Excerto selecionado:
● ● ● ● ●
O Mistério em volta da figura de um dos mais emblemáticos pintores da escola flamenga
Johannes Vermeer nasceu em Delft, a 31 de Outubro de 1632 e faleceu, também em Delft, a 15 de Dezembro de 1675).É também conhecido como Vermeer de Delft ou Johannes van der Meer.
Vermeer viveu toda a sua vida na sua terra natal, onde está sepultado na Igreja Velha (Oude Kerk), Delft.
É o segundo pintor holandês mais famoso do século XVII (um período que é conhecido por Idade de Ouro Holandesa, devido às espantosas conquistas culturais e artísticas do país nessa época), depois de Rembrandt. Os seus quadros são admirados pelas suas cores transparentes, composições inteligentes e brilhante utilização da luz.
Pouco se sabe da sua vida. Era filho de Reynier Jansz e Dingenum Baltens. Casou-se em 1653 com Catharina Bolenes e teve 15 filhos, dos quais morreram 4 em tenra idade. No mesmo ano juntou-se à guilda de pintores de Saint Lucas (São Lucas). Mais tarde, em 1662 e 1669, foi escolhido para presidir à guilda. Sabe-se que vivia com magros rendimentos como comerciante de arte e não pela venda dos seus quadros. Por vezes até foi mesmo obrigado a pagar com quadros as dívidas contraídas nas lojas de comida locais. Morreu muito pobre em 1675. A viúva teve de vender todos os quadros que ainda estavam na sua posse ao Conselho Municipal em troca de uma pequena pensão (uma fonte diz que foi só um quadro: a última obra de Vermeer, intitulada Clio).
● ● ● ● ●
Itens sobre posicionamento espacial:
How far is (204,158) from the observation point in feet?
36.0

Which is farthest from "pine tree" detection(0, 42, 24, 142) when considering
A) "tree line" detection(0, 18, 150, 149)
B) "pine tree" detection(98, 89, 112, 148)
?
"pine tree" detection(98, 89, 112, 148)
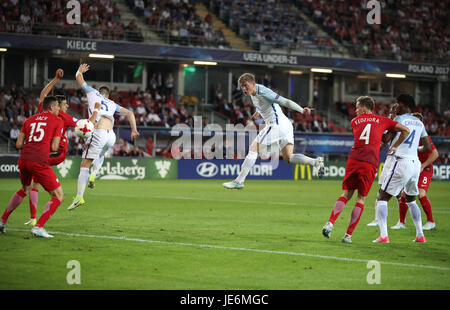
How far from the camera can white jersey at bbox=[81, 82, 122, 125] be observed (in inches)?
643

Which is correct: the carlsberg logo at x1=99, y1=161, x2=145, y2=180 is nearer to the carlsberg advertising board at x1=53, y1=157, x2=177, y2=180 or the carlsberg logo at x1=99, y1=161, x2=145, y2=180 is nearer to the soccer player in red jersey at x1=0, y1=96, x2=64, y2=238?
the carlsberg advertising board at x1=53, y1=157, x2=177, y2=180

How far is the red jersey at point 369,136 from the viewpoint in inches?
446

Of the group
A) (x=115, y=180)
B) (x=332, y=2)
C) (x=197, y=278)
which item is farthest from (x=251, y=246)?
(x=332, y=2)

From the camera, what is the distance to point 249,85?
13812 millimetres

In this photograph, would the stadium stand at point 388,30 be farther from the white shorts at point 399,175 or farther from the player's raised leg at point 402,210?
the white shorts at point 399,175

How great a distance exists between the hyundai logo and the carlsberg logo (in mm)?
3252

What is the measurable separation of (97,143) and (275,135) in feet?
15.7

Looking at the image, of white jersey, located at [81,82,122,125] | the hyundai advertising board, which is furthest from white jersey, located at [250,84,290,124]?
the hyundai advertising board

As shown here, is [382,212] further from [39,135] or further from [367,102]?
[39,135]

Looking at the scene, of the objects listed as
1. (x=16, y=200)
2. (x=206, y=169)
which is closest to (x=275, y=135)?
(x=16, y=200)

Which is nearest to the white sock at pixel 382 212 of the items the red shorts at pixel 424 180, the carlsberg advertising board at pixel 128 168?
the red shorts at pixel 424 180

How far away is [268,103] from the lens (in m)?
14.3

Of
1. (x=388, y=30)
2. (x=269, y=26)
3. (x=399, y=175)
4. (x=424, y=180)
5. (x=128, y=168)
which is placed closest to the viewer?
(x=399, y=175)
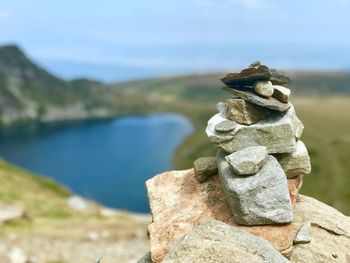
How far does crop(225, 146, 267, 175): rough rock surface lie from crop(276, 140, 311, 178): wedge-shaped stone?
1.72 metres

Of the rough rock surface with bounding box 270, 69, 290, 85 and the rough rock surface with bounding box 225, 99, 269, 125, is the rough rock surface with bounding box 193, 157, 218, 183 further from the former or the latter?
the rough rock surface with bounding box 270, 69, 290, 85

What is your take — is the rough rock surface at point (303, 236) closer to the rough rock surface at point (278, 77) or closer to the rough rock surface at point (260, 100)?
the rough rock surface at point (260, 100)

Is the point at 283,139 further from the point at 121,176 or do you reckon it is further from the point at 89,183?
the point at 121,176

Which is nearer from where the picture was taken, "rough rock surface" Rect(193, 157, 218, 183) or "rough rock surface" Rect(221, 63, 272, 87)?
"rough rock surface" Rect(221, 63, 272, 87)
● ● ● ● ●
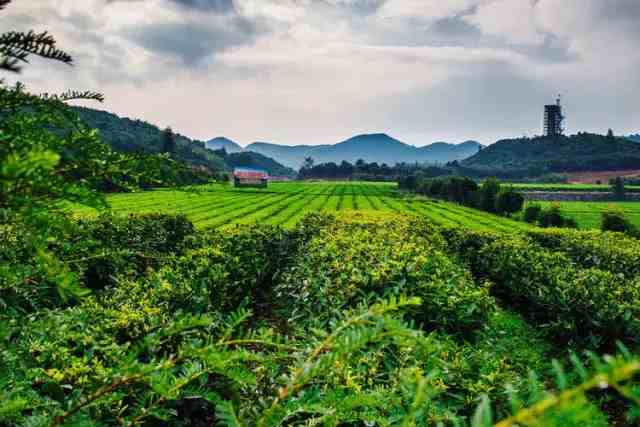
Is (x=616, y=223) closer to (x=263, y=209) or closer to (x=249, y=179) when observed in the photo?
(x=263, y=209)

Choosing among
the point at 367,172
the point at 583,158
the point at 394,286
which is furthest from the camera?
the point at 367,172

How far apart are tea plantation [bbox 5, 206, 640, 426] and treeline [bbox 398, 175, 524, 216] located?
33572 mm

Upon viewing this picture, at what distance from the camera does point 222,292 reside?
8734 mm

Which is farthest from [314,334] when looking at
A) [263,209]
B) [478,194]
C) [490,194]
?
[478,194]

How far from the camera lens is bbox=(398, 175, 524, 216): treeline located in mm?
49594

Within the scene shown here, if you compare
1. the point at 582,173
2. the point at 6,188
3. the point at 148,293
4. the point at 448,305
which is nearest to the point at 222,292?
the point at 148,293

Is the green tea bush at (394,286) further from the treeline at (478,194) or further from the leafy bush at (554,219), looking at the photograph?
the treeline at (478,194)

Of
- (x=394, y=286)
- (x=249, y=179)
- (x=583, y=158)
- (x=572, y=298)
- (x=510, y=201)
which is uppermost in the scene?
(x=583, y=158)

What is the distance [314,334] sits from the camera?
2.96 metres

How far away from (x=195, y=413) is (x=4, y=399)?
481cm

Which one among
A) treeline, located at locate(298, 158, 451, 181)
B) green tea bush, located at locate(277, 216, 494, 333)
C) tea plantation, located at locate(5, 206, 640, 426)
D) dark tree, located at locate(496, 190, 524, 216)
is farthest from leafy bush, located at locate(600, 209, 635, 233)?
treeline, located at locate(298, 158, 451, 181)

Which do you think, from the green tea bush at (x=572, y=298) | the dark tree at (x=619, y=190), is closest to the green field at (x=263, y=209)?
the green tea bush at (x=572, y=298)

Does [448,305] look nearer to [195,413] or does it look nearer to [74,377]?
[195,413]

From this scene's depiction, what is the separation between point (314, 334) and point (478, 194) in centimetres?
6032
● ● ● ● ●
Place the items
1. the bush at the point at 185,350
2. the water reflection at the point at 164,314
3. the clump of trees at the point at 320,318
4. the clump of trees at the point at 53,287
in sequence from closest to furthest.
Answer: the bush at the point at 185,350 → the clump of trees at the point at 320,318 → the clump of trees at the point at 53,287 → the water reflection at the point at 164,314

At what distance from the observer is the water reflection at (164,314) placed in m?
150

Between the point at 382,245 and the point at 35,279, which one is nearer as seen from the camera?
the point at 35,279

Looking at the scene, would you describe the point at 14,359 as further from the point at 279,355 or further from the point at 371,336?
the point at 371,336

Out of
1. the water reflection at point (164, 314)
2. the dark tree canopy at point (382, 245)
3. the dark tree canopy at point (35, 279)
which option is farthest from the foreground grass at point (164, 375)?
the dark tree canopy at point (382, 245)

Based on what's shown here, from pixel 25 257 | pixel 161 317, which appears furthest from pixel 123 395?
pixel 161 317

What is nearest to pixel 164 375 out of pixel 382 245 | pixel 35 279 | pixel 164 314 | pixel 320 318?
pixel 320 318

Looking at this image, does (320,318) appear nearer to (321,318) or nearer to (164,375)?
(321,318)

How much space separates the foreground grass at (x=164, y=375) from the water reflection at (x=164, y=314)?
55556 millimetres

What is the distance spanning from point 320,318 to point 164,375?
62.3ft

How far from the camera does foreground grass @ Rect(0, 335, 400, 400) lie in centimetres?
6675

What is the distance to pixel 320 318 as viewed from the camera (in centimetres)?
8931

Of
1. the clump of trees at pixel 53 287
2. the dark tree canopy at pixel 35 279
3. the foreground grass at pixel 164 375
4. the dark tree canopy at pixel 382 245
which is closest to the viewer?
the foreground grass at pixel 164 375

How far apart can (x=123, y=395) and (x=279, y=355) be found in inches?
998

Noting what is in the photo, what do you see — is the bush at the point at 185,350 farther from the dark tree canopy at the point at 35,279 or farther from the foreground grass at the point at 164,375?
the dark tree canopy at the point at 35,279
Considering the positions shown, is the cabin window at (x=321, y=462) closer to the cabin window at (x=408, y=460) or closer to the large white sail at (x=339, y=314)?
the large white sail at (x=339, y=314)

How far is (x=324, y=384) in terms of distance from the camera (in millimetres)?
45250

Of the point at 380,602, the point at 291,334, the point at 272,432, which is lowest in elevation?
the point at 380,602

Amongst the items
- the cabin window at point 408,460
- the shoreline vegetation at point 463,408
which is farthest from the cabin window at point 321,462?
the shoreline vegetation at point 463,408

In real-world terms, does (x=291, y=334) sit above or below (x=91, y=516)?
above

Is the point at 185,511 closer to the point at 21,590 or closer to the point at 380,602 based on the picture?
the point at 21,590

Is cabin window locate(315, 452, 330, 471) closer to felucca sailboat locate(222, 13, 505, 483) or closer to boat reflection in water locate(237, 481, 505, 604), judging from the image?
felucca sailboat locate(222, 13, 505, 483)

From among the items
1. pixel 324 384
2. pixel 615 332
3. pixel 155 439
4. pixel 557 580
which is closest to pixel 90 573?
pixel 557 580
● ● ● ● ●
Tarefa do exercício 1: Transcreva fielmente a passagem do excerto sobre Vermeer que vai desde "Pouco se sabe" até "Vermeer, intitulada Clio).".
Tarefa do exercício 2: Enumere, pela ordem em que surgem e sem repetições, todos os anos escritos em algarismos no excerto sobre Vermeer.

Resposta 1:
Pouco se sabe da sua vida. Era filho de Reynier Jansz e Dingenum Baltens. Casou-se em 1653 com Catharina Bolenes e teve 15 filhos, dos quais morreram 4 em tenra idade. No mesmo ano juntou-se à guilda de pintores de Saint Lucas (São Lucas). Mais tarde, em 1662 e 1669, foi escolhido para presidir à guilda. Sabe-se que vivia com magros rendimentos como comerciante de arte e não pela venda dos seus quadros. Por vezes até foi mesmo obrigado a pagar com quadros as dívidas contraídas nas lojas de comida locais. Morreu muito pobre em 1675. A viúva teve de vender todos os quadros que ainda estavam na sua posse ao Conselho Municipal em troca de uma pequena pensão (uma fonte diz que foi só um quadro: a última obra de Vermeer, intitulada Clio).

Resposta 2: 1632, 1675, 1653, 1662, 1669